- Born: Juthavachara Mahidol 29 August 1979 (age 47) Bangkok, Thailand
- Other name: Max
- Education: Embry–Riddle Aeronautical University; Thomas Jefferson School of Law;
- Occupation: Aerospace engineer
- Spouse: Riya Gough ​(m. 2013)​
- Children: 3
- Parents: Vajiralongkorn (father); Sujarinee Vivacharawongse (mother);
- Relatives: Bhumibol Adulyadej (grandfather)

= Juthavachara Vivacharawongse =

Son of Rama X and former Thai prince

Juthavachara Vivacharawongse (จุฑาวัชร วิวัชรวงศ์ ; born 29 August 1979) is a Thai-American aerospace engineer and former member of the Thai royal family. Born as the first son of then Crown Prince Vajiralongkorn, he fled Thailand after being banished in 1996 along with his younger brothers and mother. He now goes by the anglicised name Max.

== Early life and education ==
Juthavachara was born on 29 August 1979. He was the first son of King (then Crown Prince) Vajiralongkorn and his then 17-year old extramarital partner Yuvadhida Polpraserth (who later changed her name to Sujarinee Vivacharawongse). His birth name was Mom Chao Juthavachara Mahidol, "Mom Chao" being the lowest princely rank among Thai royal titles. He has three younger brothers and a younger sister as well as a number of half-siblings from his father's other relationships. After Vajiralongkorn obtained the divorce from his first wife, Juthavachara's parents married in 1994 and their children were presented to the public as members of the royal family.

Two years later, the couple separated in dramatic fashion. The mother fled with the children to London, later they moved to the United States, and they were banished from Thailand.
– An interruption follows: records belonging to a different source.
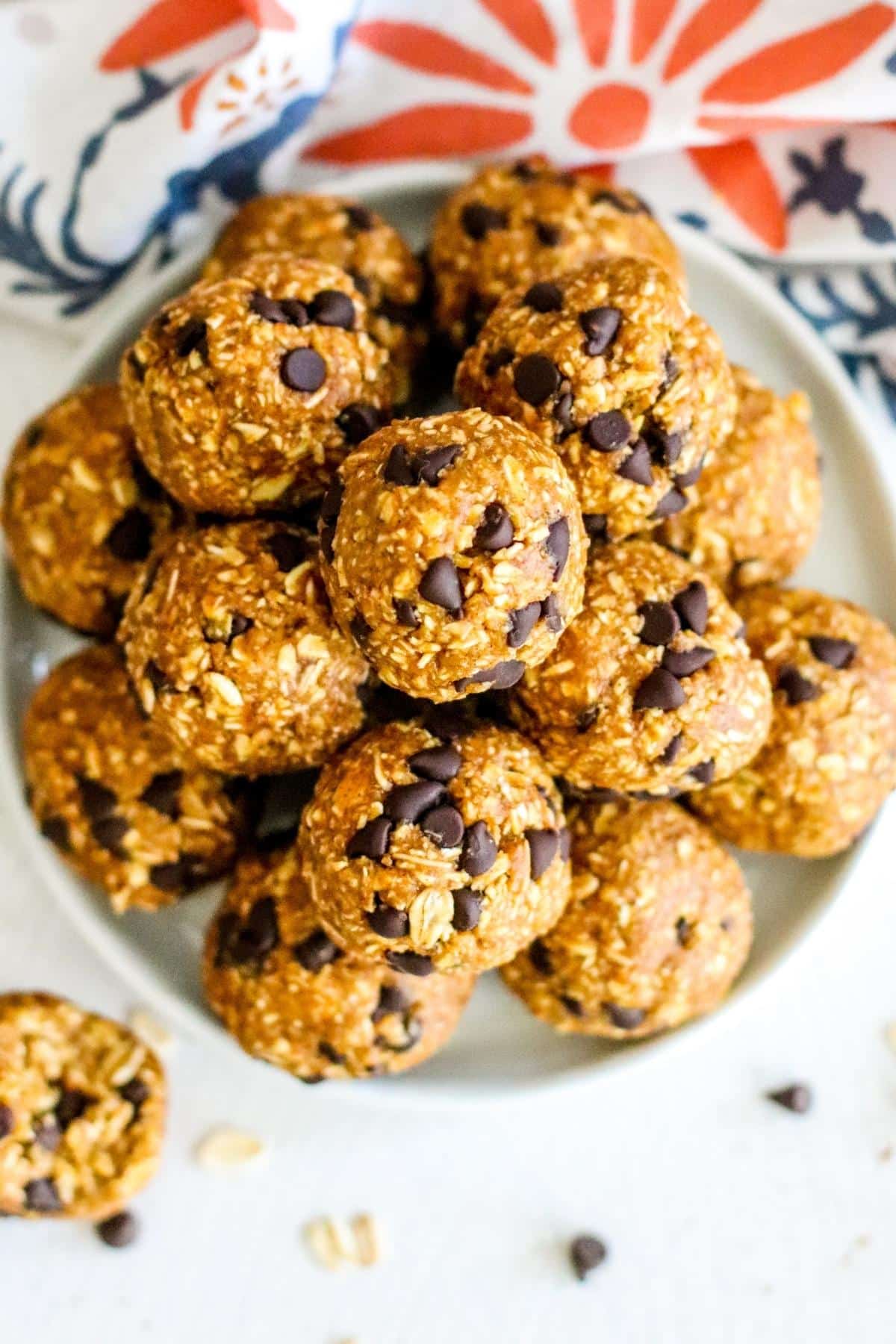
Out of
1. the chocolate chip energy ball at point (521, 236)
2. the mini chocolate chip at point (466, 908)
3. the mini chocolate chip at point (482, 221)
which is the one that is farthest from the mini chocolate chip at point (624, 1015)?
the mini chocolate chip at point (482, 221)

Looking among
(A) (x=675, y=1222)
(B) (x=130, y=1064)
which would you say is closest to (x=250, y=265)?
(B) (x=130, y=1064)

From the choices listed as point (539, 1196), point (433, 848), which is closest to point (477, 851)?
point (433, 848)

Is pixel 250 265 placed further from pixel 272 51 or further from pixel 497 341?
pixel 272 51

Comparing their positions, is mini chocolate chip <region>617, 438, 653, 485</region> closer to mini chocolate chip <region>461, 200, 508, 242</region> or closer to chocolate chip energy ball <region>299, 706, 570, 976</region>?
chocolate chip energy ball <region>299, 706, 570, 976</region>

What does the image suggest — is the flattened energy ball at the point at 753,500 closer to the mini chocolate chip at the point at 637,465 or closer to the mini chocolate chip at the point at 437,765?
the mini chocolate chip at the point at 637,465

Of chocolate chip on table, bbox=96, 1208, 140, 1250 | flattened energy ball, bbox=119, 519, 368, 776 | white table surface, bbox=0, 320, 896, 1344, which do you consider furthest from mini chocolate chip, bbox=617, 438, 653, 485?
chocolate chip on table, bbox=96, 1208, 140, 1250

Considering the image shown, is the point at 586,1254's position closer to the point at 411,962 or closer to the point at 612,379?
the point at 411,962
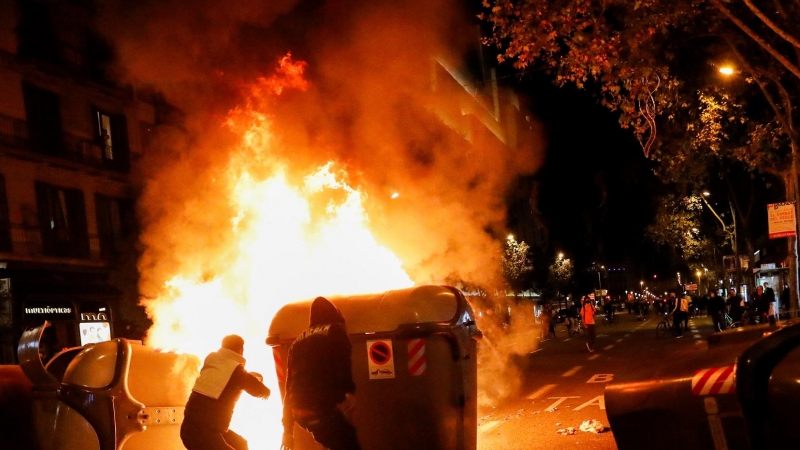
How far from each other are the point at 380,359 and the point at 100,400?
7.48 ft

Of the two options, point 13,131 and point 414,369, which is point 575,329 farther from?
point 414,369

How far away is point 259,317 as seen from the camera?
8656 millimetres

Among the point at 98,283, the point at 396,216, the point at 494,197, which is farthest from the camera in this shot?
the point at 98,283

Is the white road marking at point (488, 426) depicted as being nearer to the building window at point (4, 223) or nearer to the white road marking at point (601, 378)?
the white road marking at point (601, 378)

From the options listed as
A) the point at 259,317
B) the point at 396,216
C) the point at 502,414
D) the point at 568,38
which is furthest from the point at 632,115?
the point at 259,317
Along with his brothers, Juthavachara lost his royal titles, while their sister was brought back to their father and remained a princess.
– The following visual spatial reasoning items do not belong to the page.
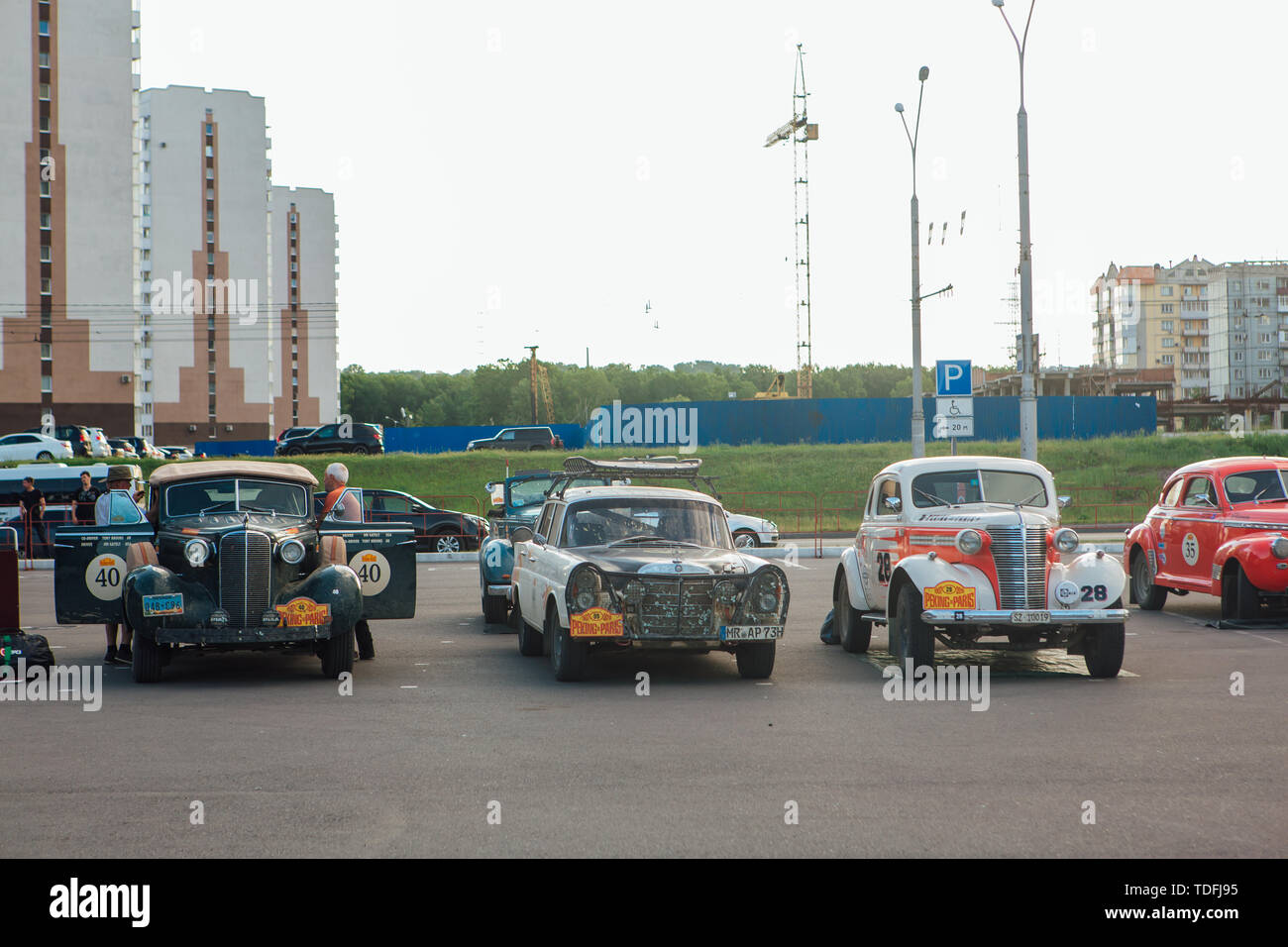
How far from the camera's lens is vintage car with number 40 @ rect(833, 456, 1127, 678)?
10.9 m

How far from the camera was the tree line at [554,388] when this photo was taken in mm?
154750

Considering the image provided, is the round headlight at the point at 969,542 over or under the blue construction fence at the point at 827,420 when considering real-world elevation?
under

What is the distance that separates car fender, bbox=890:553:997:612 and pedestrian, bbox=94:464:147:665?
7.00 metres

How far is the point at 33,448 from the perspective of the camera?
53688 millimetres

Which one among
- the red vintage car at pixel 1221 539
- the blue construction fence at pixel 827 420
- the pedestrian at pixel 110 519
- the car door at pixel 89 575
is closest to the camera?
the car door at pixel 89 575

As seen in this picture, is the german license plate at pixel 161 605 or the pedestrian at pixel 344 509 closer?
the german license plate at pixel 161 605

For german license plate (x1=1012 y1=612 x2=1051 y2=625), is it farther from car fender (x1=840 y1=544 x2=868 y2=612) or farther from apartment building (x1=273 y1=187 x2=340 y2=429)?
apartment building (x1=273 y1=187 x2=340 y2=429)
His family settled in central Florida where Juthavachara became a Tampa Bay Buccaneers fan. He continued to write letters to his father, then the crown prince. In 2003, during a visit by Vajiralongkorn to Chicago, the brothers confronted their father at the Thai consulate.

He graduated with a bachelor's degree in Aviation Technology and master of Aeronautical Science from Embry–Riddle Aeronautical University. Then in 2010 he graduated in Juris Doctor from Thomas Jefferson School of Law.

== Personal life ==
He married American Riya Gough in 2013, and they have a son and two daughters.

In 2025, he attempted to return to Thailand following his younger brother Vacharaesorn's return to Thailand in 2023 and was denied entry.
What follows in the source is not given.